The “tent” was actually a rectangular structure that took up most of the space inside a normal hospital room. The walls were clear plastic and it housed a hospital bed, a blood pressure monitor, and little else. Julie showed me how to loop the nasal canula, a plastic tube that carried the nitrogen, over my ears and into my nostrils, exactly like elderly people with portable oxygen tanks. Then she clipped the sensor of the oxygen monitor to my finger, which gave a low beep as it registered each of my heartbeats.

“You’ve got a bottle of water and a bedpan if you need them, since you can’t leave the tent during the night,” she said. “There are controls for the TV on your bedpost.” I looked up and saw that one of the tent beams obscured half the television set. “There’s also a call button if you need anything.
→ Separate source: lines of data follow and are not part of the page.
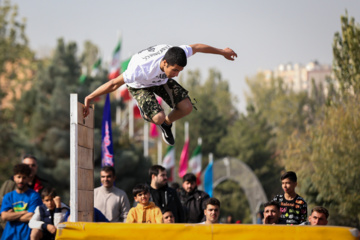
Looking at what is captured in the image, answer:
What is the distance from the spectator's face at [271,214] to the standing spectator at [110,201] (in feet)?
8.39

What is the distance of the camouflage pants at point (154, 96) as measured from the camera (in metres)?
9.25

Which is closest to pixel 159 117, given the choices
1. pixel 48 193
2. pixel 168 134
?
pixel 168 134

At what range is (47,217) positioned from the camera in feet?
35.4

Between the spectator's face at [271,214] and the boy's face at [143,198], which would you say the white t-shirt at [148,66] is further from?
the spectator's face at [271,214]

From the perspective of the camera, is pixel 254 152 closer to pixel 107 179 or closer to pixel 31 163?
pixel 31 163

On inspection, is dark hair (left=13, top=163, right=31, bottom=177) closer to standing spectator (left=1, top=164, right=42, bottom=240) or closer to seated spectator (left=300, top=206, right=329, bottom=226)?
standing spectator (left=1, top=164, right=42, bottom=240)

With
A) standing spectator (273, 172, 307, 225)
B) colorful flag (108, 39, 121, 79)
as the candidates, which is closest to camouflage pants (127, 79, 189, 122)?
standing spectator (273, 172, 307, 225)

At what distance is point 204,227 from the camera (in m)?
7.18

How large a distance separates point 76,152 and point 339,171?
18453 millimetres

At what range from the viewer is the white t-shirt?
8836 mm

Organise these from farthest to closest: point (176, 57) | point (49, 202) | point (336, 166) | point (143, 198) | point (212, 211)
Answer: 1. point (336, 166)
2. point (49, 202)
3. point (143, 198)
4. point (212, 211)
5. point (176, 57)

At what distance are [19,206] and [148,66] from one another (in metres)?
3.50

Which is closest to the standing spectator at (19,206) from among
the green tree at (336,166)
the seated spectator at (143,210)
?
the seated spectator at (143,210)

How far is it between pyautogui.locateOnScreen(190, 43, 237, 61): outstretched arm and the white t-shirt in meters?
0.16
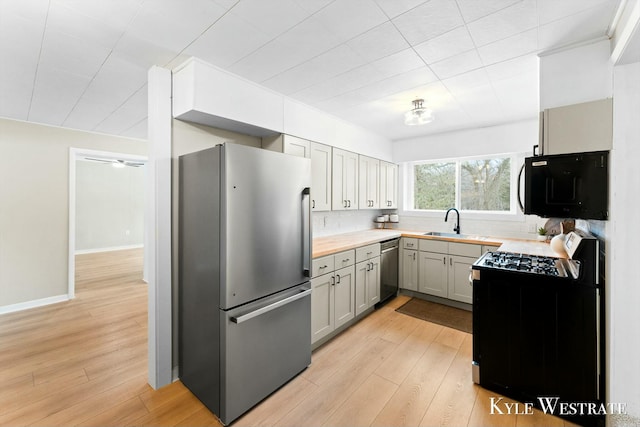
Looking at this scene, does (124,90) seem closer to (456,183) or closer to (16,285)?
(16,285)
We’re here at the nurses’ station all night. It’s the first night, so we won’t turn on the pump. We’ll just let you get used to the tubes and wires.” She zipped up the tent and turned off the lights. “We’ll wake you up at 7 tomorrow,” she said, then closed the door behind her.

The night was uneventful, though uncomfortable sleeping with the Holter still attached. The next morning, Janice showed up to remove the Holter and the damn fishnet shirt. Afterward, Julie came in and took my vital signs. “So today we’re doing some insulin testing,” she said.